Requirement | Convert the records, from the line containing "How far away is pixel" through the final line, into a JSON list of strings with one string per line and blank lines left out.

[START OF Data extract]

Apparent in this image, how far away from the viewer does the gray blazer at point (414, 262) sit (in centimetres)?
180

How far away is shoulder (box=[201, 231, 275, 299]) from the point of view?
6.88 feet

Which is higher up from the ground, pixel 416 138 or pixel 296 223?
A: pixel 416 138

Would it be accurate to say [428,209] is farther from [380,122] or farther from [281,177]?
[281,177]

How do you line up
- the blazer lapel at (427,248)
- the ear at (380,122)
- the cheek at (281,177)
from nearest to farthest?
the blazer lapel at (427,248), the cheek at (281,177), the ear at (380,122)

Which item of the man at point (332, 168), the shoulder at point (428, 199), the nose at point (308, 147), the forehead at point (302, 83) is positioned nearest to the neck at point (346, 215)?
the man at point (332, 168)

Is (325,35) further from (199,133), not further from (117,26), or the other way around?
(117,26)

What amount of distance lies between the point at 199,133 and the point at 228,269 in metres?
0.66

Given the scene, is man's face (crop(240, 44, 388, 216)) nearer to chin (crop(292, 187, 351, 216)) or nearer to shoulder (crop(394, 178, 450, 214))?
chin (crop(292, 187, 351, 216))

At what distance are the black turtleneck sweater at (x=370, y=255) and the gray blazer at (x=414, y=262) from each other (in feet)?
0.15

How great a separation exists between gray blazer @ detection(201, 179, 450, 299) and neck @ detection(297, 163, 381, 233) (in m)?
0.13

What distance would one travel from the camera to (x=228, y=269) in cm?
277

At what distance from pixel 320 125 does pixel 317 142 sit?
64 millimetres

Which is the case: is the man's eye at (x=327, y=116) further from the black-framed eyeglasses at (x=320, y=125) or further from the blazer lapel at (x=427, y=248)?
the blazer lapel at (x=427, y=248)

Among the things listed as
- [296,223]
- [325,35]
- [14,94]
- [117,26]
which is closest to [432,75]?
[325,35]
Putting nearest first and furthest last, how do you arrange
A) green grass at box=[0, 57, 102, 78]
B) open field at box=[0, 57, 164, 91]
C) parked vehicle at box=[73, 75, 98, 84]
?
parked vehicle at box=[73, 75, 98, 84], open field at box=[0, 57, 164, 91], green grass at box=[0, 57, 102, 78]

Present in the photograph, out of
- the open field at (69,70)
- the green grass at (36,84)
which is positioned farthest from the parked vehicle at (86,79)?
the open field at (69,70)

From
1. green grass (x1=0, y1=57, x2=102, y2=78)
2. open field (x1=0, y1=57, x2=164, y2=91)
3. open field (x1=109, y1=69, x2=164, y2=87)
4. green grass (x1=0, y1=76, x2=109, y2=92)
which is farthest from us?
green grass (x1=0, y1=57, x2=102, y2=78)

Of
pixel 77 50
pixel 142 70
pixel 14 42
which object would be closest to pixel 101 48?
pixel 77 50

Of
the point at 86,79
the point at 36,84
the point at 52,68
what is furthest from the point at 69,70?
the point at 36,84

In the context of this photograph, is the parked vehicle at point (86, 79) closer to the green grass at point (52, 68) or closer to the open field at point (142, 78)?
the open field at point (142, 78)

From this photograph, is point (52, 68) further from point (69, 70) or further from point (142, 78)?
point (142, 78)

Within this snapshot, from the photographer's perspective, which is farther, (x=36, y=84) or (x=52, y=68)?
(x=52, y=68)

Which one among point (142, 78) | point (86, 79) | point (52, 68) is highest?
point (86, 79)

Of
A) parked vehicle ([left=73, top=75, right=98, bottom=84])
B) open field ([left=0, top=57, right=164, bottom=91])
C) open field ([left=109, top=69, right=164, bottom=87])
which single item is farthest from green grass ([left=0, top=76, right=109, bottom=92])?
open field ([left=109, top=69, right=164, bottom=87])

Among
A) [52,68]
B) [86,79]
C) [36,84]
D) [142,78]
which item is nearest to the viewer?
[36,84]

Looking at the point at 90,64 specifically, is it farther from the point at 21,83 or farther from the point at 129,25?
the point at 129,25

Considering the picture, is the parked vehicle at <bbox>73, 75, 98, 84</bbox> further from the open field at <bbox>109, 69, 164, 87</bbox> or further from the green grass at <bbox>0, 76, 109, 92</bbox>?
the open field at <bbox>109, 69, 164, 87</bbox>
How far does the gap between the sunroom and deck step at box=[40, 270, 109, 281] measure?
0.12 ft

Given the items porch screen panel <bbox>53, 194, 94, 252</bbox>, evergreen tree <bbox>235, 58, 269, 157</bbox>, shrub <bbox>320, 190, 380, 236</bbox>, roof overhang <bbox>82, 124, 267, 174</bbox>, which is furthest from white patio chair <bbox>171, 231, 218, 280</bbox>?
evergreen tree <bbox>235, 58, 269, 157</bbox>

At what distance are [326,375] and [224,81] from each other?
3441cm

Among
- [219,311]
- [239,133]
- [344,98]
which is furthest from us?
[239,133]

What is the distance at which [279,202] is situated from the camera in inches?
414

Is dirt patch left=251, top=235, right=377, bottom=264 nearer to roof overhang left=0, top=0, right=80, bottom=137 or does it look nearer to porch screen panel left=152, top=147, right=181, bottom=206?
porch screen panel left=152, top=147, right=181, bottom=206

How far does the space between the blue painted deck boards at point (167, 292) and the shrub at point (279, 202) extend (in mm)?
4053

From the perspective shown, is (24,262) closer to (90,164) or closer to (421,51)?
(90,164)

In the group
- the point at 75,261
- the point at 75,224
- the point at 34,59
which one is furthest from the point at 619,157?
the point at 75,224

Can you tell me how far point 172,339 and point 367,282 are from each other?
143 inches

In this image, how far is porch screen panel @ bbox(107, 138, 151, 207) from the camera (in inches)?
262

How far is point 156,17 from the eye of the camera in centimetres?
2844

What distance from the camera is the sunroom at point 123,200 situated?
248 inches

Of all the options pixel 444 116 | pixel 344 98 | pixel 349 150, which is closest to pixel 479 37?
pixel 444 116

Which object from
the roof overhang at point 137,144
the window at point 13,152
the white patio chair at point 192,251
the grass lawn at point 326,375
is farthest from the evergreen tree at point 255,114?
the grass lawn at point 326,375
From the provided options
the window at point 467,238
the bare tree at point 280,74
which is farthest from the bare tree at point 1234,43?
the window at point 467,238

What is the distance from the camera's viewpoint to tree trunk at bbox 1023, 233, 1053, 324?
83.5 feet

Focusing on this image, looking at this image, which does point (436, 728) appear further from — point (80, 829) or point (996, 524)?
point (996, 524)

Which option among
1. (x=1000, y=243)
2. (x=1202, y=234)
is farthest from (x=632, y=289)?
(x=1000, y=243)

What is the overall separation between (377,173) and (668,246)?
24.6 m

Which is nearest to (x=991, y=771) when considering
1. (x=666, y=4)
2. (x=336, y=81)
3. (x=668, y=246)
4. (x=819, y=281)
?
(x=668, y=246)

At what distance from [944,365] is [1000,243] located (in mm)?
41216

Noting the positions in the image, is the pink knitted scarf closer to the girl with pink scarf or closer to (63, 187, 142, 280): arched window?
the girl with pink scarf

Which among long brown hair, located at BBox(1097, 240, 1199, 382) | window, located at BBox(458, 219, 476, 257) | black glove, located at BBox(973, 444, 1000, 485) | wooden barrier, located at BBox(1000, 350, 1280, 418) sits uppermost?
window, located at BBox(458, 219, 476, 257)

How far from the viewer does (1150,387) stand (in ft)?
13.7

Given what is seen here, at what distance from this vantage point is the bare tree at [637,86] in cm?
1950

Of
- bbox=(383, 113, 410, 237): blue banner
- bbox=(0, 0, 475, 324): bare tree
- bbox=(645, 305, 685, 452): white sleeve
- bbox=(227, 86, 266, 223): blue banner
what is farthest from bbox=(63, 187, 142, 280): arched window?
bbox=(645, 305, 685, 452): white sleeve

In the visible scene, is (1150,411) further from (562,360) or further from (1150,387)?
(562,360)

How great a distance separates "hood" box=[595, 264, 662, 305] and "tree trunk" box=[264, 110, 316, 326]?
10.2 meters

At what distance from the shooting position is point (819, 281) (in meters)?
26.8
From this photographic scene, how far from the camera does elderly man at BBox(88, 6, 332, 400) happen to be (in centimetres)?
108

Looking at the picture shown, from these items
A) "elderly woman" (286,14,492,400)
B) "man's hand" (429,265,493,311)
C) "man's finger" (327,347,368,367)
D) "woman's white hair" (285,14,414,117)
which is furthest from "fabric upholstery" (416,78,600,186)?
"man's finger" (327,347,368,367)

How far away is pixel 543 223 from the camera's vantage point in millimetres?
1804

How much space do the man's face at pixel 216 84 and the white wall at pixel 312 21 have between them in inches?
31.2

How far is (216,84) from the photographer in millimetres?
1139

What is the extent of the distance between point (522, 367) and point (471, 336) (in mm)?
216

[END OF Data extract]

Output for this exercise |
[
  "How far away is pixel 543 223 from the camera's vantage point in millimetres?",
  "1804",
  "How much space do the man's face at pixel 216 84 and the white wall at pixel 312 21 have between them in inches?",
  "31.2",
  "How far is (216,84) from the photographer in millimetres?",
  "1139",
  "What is the extent of the distance between point (522, 367) and point (471, 336) (in mm)?",
  "216"
]